Step-by-Step Guide to Make Jamie Oliver Simmered Root Vegetables & Chicken
by Darrell Gonzalez
Hey everyone, hope you’re having an amazing day today. Today, we’re going to make a special dish, simmered root vegetables & chicken. One of my favorites. For mine, I will make it a bit tasty. This is gonna smell and look delicious.
Simmered Root Vegetables & Chicken is one of the most favored of current trending meals in the world. It is simple, it’s fast, it tastes yummy. It’s appreciated by millions every day. Simmered Root Vegetables & Chicken is something that I have loved my entire life. They are nice and they look fantastic.
To begin with this particular recipe, we have to prepare a few ingredients. You can cook simmered root vegetables & chicken using 13 ingredients and 8 steps. Here is how you cook that.
The ingredients needed to make Simmered Root Vegetables & Chicken:
Get 300 g Chicken Thigh Fillets *cut into bite-size pieces
Make ready 5-6 Dried Shiitake Mushrooms
Prepare 1 block (250 g) Konnnyaku (Konjac)
Make ready 1 large Carrot
Prepare 200 g Lotus Root *thawed if frozen
Make ready 1 Gobō *about 100g (Almost impossible to find!)
Make ready 400 g Satoimo (small Taro) *Today I used Potatoes
Make ready 1 tablespoon Vegetable Oil
Take Soup
Make ready 1 cup Water that was used to soak Dried Shiitake
Take 2 tablespoon Mirin
Get 4 tablespoons Soy Sauce
Prepare 1 tablespoon Sugar
Steps to make Simmered Root Vegetables & Chicken:
Soak Dried Shiitake in water, drain when soft, and save water. (*Avoid the dirt and settlings.) If Shiitake are large, cut in half.
All vegetables need to be thawed if frozen. Peel and cut into bite-size pieces. Soak Gobō and Lotus Root in water separately to remove unpleasant taste.
Taro Potatoes need to be pre-cooked. Boil in water for a few minutes, then drain.
Tear (or cut) Konnnyaku (Konjac) into bite-size pieces and boil in water for a few minutes, then drain.
Heat Oil in a pot over medium heat, cook Chicken for 30 seconds, then add drained Gobō, Lotus Root, Carrot and Konnnyaku (Konjac). Stir-fry for a few minutes.
Add Shiitake and Satoimo (Taro), and mix to combine. Add all the soup ingredients and bring to the simmer. Cover with a piece of baking paper touching the ingredients, then cover with a lid and simmer over medium low heat for 10 to 15 minutes.
Remove the lid and baking paper, and keep cooking, occasionally tossing, until the sauce is almost gone.

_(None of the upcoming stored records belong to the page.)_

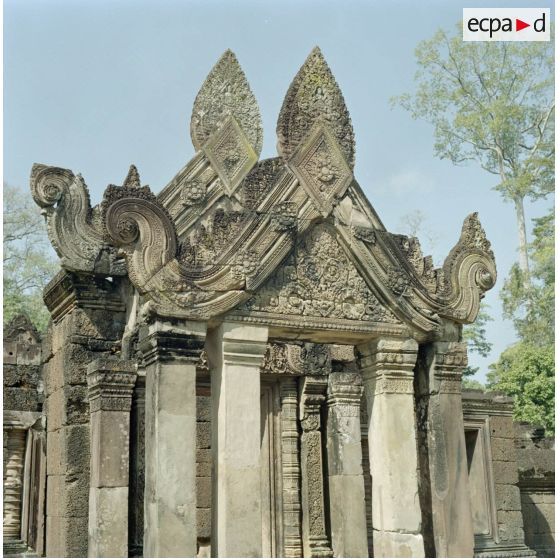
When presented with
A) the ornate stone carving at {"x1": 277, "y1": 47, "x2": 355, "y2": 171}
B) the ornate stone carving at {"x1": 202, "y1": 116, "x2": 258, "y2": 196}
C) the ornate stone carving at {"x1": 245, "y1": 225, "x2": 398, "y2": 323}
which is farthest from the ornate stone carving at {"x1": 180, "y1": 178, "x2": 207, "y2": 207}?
the ornate stone carving at {"x1": 245, "y1": 225, "x2": 398, "y2": 323}

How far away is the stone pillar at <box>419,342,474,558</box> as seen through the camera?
7.09 meters

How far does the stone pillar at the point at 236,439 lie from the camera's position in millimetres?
6309

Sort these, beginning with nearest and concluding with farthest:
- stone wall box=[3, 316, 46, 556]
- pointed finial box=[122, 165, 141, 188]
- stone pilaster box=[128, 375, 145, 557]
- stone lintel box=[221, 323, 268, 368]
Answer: stone lintel box=[221, 323, 268, 368] → stone pilaster box=[128, 375, 145, 557] → pointed finial box=[122, 165, 141, 188] → stone wall box=[3, 316, 46, 556]

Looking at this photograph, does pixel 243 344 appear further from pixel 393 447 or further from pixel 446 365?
pixel 446 365

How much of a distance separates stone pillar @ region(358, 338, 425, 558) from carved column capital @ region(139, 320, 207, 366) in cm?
179

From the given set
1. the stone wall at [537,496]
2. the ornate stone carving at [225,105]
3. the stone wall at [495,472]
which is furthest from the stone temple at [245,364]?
the stone wall at [537,496]

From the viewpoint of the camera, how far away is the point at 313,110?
24.0ft

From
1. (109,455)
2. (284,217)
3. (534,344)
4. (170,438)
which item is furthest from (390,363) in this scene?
(534,344)

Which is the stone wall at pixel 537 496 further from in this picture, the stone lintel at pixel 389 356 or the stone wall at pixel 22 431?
the stone wall at pixel 22 431

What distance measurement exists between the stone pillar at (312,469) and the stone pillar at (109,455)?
3.24 meters

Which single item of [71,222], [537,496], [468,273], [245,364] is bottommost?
[537,496]

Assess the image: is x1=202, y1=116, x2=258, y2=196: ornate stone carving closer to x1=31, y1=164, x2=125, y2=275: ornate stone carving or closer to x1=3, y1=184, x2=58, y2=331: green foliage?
x1=31, y1=164, x2=125, y2=275: ornate stone carving

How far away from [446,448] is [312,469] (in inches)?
142

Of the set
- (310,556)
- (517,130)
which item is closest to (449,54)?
(517,130)
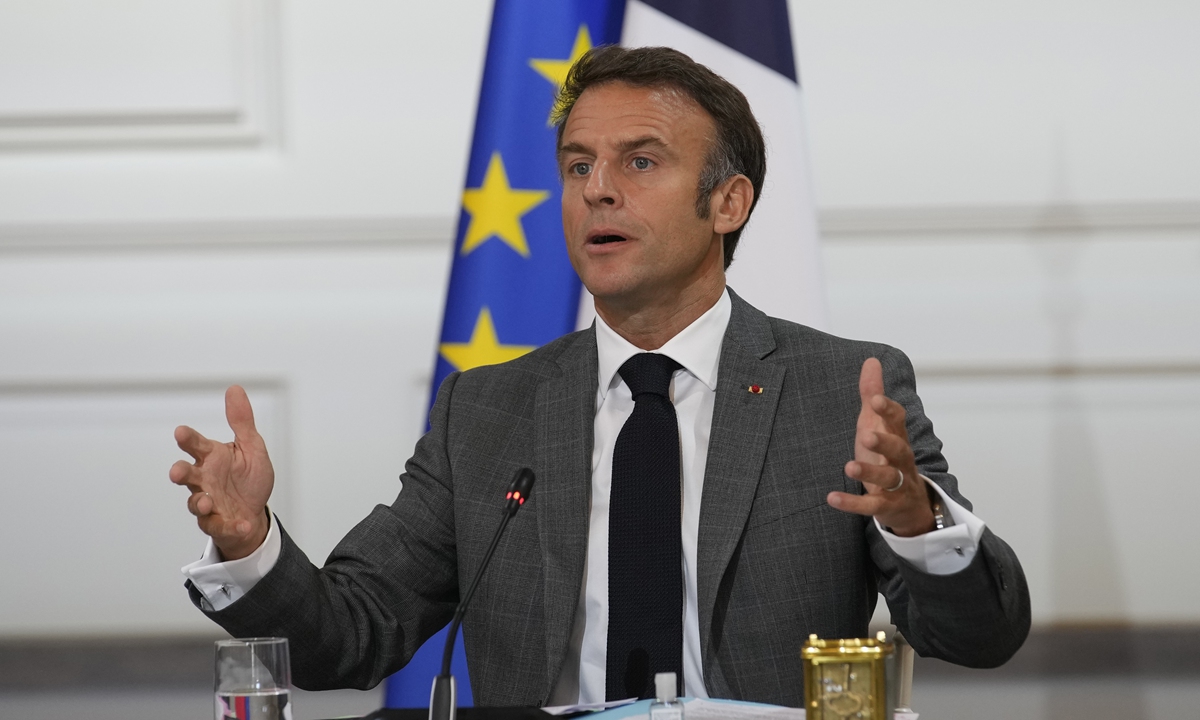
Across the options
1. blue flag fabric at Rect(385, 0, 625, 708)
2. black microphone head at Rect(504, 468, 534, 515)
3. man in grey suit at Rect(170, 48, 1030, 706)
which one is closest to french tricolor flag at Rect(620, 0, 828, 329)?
blue flag fabric at Rect(385, 0, 625, 708)

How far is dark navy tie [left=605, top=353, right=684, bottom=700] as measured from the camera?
4.90 feet

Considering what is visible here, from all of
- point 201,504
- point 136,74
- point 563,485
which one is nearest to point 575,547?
point 563,485

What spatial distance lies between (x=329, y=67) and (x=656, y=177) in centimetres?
147

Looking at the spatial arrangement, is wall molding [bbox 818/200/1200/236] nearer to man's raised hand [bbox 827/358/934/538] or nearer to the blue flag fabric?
the blue flag fabric

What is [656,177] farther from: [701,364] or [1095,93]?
[1095,93]

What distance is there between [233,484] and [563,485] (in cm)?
44

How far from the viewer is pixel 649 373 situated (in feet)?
5.44

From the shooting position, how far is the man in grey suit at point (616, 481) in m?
1.37

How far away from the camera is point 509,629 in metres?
1.60

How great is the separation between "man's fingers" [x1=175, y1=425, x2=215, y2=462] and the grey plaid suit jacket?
0.16 meters

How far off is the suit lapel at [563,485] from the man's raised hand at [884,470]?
0.47 m

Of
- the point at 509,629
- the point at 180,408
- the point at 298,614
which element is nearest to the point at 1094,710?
the point at 509,629

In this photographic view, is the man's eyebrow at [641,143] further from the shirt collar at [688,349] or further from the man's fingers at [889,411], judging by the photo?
the man's fingers at [889,411]

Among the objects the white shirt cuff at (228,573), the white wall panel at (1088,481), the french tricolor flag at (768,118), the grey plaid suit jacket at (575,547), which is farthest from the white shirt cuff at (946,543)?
the white wall panel at (1088,481)
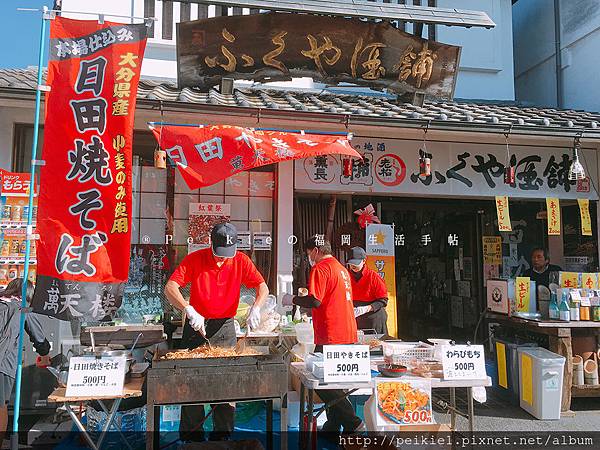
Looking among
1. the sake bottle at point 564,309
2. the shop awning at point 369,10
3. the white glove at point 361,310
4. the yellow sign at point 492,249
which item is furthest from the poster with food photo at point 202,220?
the yellow sign at point 492,249

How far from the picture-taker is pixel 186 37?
667 centimetres

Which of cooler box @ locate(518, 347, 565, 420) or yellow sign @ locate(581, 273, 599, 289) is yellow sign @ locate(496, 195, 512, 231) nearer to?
yellow sign @ locate(581, 273, 599, 289)

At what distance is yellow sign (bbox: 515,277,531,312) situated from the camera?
22.6ft

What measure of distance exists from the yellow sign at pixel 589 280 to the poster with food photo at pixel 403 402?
3888mm

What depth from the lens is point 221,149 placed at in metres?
5.82

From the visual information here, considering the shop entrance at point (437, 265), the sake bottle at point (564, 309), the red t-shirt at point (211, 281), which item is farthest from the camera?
the shop entrance at point (437, 265)

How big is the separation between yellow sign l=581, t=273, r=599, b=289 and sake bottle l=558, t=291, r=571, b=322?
459mm

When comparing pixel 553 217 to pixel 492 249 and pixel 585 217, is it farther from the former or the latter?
pixel 492 249

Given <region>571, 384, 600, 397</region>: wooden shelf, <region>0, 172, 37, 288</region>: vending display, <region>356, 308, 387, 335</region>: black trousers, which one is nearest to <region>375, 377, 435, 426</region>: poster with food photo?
<region>356, 308, 387, 335</region>: black trousers

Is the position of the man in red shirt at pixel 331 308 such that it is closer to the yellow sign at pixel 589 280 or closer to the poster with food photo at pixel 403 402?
the poster with food photo at pixel 403 402

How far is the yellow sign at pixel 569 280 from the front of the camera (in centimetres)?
673

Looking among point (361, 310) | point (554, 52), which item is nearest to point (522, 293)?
point (361, 310)

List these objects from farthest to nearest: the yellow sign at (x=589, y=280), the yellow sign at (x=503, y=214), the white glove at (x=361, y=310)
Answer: the yellow sign at (x=503, y=214)
the yellow sign at (x=589, y=280)
the white glove at (x=361, y=310)

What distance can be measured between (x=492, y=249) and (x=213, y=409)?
7385 millimetres
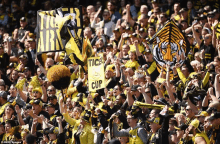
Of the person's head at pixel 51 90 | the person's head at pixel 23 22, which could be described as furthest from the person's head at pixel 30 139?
the person's head at pixel 23 22

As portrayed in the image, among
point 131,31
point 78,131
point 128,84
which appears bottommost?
point 78,131

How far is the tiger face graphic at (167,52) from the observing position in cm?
1318

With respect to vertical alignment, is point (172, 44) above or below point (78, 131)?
above

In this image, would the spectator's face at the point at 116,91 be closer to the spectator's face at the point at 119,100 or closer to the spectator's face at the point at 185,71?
the spectator's face at the point at 119,100

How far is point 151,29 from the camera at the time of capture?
14812mm

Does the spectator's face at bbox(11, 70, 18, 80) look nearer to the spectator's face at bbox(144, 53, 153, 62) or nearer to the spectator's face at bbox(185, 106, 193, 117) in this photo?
the spectator's face at bbox(144, 53, 153, 62)

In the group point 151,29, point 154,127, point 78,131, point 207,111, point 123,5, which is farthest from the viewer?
point 123,5

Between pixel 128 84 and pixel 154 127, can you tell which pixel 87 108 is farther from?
pixel 154 127

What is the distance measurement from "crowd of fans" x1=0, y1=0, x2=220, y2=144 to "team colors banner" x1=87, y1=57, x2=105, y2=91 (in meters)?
0.21

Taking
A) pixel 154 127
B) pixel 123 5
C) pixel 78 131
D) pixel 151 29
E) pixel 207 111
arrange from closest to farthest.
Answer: pixel 207 111, pixel 154 127, pixel 78 131, pixel 151 29, pixel 123 5

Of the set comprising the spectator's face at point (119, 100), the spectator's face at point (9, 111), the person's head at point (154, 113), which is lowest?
the spectator's face at point (9, 111)

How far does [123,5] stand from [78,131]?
478cm

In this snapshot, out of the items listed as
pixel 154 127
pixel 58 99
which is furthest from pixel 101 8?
pixel 154 127

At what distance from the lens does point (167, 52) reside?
1323 cm
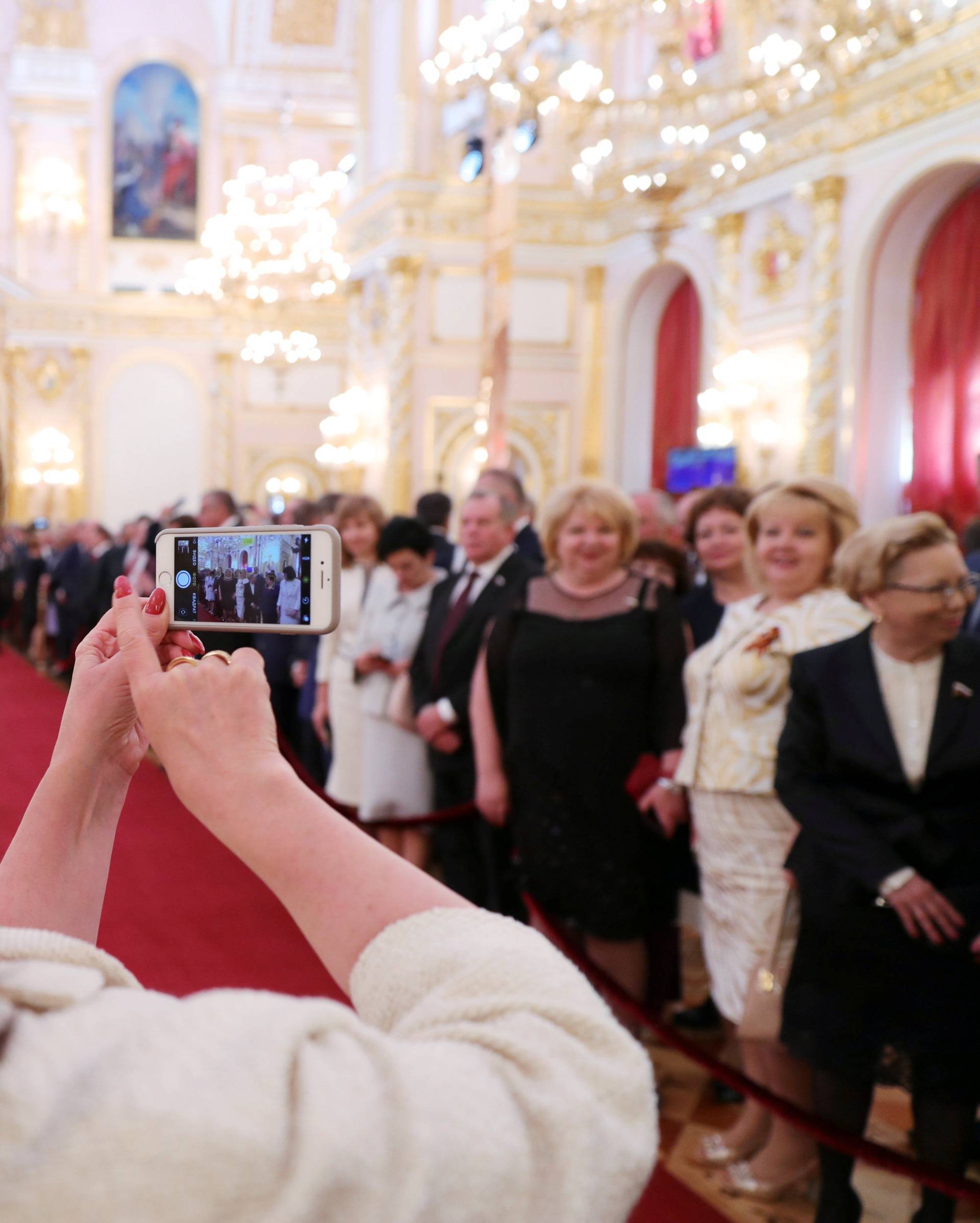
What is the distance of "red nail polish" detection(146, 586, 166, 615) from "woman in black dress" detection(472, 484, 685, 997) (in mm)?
2484

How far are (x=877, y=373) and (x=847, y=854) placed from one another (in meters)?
9.44

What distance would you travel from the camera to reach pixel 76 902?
0.96 meters

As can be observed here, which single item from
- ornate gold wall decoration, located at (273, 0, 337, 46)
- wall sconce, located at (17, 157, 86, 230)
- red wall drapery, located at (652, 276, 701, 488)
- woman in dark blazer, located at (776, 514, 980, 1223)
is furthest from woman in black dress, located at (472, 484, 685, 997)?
ornate gold wall decoration, located at (273, 0, 337, 46)

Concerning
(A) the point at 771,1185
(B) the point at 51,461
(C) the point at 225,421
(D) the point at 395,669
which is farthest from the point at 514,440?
(A) the point at 771,1185

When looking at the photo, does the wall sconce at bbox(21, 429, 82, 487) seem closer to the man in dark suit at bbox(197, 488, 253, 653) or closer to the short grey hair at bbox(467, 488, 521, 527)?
the short grey hair at bbox(467, 488, 521, 527)

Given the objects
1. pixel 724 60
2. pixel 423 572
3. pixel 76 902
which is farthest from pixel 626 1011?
pixel 724 60

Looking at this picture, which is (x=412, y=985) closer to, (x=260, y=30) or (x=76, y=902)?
(x=76, y=902)

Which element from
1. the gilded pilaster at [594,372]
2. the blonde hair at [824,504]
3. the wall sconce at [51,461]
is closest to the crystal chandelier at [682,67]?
the gilded pilaster at [594,372]

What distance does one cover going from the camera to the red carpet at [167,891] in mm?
1132

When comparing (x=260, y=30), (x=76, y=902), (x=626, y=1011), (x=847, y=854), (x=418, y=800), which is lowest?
(x=626, y=1011)

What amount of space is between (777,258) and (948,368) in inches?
83.6

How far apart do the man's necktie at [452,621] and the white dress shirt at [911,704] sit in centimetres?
180

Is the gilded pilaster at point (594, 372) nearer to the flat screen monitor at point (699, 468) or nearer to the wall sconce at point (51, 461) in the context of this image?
the flat screen monitor at point (699, 468)

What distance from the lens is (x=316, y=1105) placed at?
2.07ft
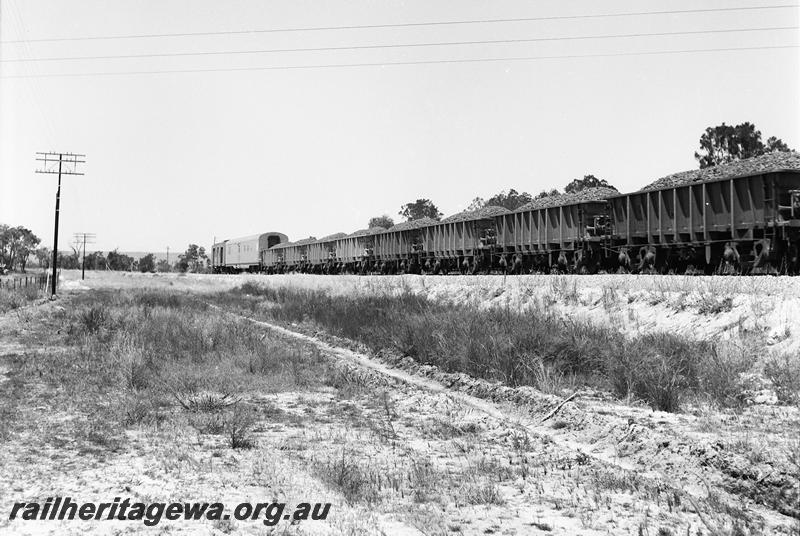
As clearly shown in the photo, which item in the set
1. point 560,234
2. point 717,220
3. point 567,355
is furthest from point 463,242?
point 567,355

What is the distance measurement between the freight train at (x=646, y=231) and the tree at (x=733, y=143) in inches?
1318

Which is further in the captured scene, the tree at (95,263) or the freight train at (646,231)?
the tree at (95,263)

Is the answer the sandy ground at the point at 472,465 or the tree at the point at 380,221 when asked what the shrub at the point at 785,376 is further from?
the tree at the point at 380,221

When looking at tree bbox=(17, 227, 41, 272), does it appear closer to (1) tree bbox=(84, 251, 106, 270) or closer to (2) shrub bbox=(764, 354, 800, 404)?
(1) tree bbox=(84, 251, 106, 270)

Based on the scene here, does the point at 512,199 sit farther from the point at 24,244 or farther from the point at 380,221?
the point at 24,244

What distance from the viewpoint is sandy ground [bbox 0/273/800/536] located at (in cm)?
405

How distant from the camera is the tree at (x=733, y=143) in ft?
175

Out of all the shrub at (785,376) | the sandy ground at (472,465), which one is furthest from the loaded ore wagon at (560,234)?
the sandy ground at (472,465)

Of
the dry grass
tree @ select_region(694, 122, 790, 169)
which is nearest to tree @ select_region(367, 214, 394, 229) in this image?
tree @ select_region(694, 122, 790, 169)

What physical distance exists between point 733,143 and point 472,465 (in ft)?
192

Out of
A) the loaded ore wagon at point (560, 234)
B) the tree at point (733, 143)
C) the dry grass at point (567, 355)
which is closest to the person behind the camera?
the dry grass at point (567, 355)

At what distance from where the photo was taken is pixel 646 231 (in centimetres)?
1886

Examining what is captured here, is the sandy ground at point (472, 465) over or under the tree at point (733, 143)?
under

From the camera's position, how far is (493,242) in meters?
28.2
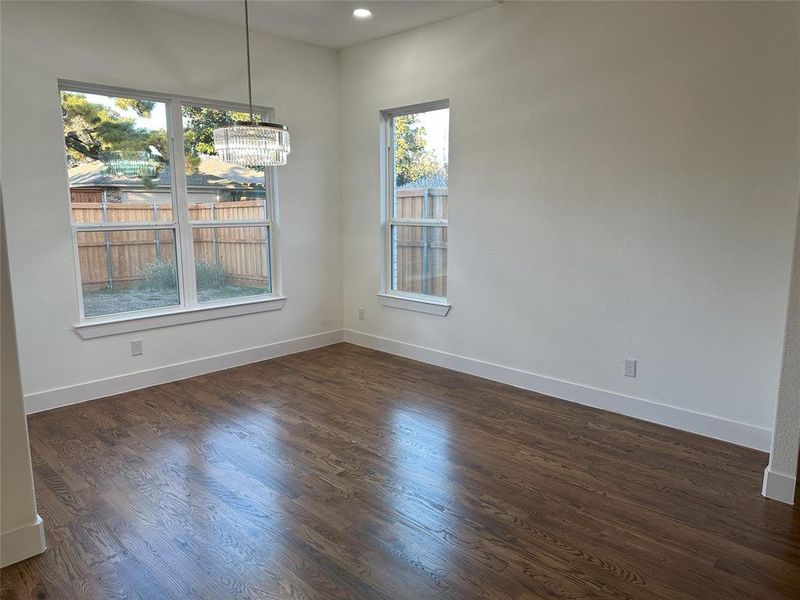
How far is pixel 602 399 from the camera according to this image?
3711mm

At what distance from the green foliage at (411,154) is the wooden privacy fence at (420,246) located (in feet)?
0.45

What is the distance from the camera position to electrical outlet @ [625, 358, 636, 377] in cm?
354

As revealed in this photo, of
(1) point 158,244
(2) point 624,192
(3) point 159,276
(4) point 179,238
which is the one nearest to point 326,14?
(4) point 179,238

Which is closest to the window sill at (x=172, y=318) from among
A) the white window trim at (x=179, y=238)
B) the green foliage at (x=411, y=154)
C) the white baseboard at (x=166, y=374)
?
the white window trim at (x=179, y=238)

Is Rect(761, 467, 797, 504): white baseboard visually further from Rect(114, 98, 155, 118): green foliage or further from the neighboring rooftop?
Rect(114, 98, 155, 118): green foliage

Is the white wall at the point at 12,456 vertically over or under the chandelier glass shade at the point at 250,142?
under

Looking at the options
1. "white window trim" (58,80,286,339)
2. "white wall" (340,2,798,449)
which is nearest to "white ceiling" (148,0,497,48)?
"white wall" (340,2,798,449)

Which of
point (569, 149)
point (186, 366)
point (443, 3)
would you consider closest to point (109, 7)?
point (443, 3)

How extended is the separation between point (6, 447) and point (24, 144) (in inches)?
90.2

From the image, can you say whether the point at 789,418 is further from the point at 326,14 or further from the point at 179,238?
the point at 179,238

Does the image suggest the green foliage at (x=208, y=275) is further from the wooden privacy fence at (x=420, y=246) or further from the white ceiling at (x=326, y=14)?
the white ceiling at (x=326, y=14)

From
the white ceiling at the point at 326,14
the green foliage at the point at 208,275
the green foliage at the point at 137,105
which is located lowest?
the green foliage at the point at 208,275

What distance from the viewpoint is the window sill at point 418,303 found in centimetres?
466

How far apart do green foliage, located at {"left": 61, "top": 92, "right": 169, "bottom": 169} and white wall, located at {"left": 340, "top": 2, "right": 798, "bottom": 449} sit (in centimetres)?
206
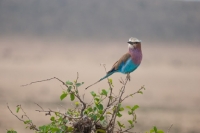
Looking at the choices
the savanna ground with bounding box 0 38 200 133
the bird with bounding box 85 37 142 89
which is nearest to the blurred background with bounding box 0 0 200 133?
the savanna ground with bounding box 0 38 200 133

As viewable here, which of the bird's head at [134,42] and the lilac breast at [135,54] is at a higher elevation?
the bird's head at [134,42]

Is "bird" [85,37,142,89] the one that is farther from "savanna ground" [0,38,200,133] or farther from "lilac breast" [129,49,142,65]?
"savanna ground" [0,38,200,133]

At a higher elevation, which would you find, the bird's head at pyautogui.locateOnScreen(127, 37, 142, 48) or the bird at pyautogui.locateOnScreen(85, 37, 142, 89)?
the bird's head at pyautogui.locateOnScreen(127, 37, 142, 48)

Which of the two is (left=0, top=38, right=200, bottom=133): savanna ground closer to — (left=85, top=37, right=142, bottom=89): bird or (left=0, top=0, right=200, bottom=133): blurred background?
(left=0, top=0, right=200, bottom=133): blurred background

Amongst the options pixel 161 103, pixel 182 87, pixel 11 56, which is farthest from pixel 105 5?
pixel 161 103

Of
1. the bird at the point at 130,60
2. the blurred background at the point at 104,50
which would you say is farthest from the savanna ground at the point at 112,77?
the bird at the point at 130,60

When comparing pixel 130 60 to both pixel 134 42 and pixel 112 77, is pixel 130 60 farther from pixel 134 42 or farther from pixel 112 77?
pixel 112 77

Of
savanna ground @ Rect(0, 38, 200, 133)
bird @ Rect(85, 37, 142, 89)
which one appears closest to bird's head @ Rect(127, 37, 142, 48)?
bird @ Rect(85, 37, 142, 89)

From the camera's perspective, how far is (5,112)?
28.8ft

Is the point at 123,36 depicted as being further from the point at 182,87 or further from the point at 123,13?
the point at 182,87

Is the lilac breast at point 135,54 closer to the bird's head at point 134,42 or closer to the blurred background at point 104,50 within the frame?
the bird's head at point 134,42

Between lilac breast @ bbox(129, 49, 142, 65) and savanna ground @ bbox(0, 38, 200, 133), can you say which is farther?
savanna ground @ bbox(0, 38, 200, 133)

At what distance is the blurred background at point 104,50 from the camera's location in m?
9.37

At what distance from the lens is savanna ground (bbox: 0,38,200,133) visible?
Answer: 28.5 feet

When you serve, you can add some blanched Snow Peas, and arrange the dish decoratively. *Note: This dish can be served cold.
So that’s going to wrap it up for this exceptional food simmered root vegetables & chicken recipe. Thanks so much for your time. I’m confident that you can make this at home. There’s gonna be interesting food in home recipes coming up. Don’t forget to save this page in your browser, and share it to your family, friends and colleague. Thanks again for reading. Go on get cooking!